Courts throughout Florida have been closed due to COVID-19 for most of 2020. It is unlikely that they will re-open for in-person jury trials anytime soon. Arbitration provides an effective, efficient, and economical resolution to a civil case and a great alternative to waiting months or years for jury trials to begin again.
How does arbitration differ from mediation?
As part of the process that is involved with a lawsuit in Florida, a judge may order the parties to participate in Arbitration and also attend a Mediation. These are two separate and distinct methods of alternative dispute resolution. These are helpful pathways to getting a lawsuit resolved. In Arbitration, an arbitrator or panel of arbitrators listen to evidence and arguments presented by all sides of the dispute. The arbitrator or the panel will make a determination on the issues presented and write a decision that will be presented to the trial judge. In Mediation, the parties will present their positions to each other while a mediator presides over the session. After the initial meeting of all participants, the mediator will meet privately with each party to discuss the various issues in the case and encourage offers and counteroffers to be made. Eventually the process is designed to produce a settlement that the parties determine themselves. The mediator does not make any determinative ruling as to who the winning party is. Both arbitration and mediation are effective processes for the resolution of cases before they proceed to trial.
How may The Ellsley Law Firm help you?
Rick Ellsley is a South Florida and Broward Arbitrator. Mr. Ellsley is a Florida Board Certified Civil Trial Lawyer with more than 20 years of trial experience. Fewer than 1% of all lawyers in the State of Florida have achieved this distinction. Mr.
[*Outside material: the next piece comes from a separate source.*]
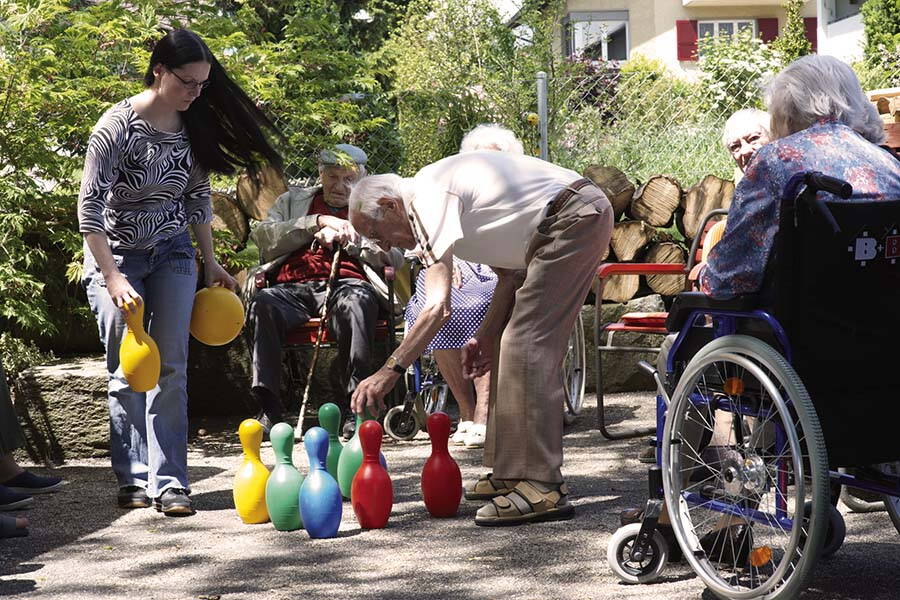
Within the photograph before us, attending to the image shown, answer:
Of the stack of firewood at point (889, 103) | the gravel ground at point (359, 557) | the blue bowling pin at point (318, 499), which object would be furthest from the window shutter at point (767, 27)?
the blue bowling pin at point (318, 499)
Ellsley is a Past President of the Broward County Trial Lawyers Association and Former Co-Chair of the Trial Section of the Broward County Bar Association. Mr. Ellsley is AV Rated by Martindale-Hubbell for the highest degree of legal ability and ethical standards. Mr. Ellsley was the Recipient of the Broward County Bar Association’s Joseph J. Carter Professionalism Award in 2018. This award is presented to “A Lawyer Who Exemplifies the Highest Ideals of Professionalism in the Practice of Law and in Life.”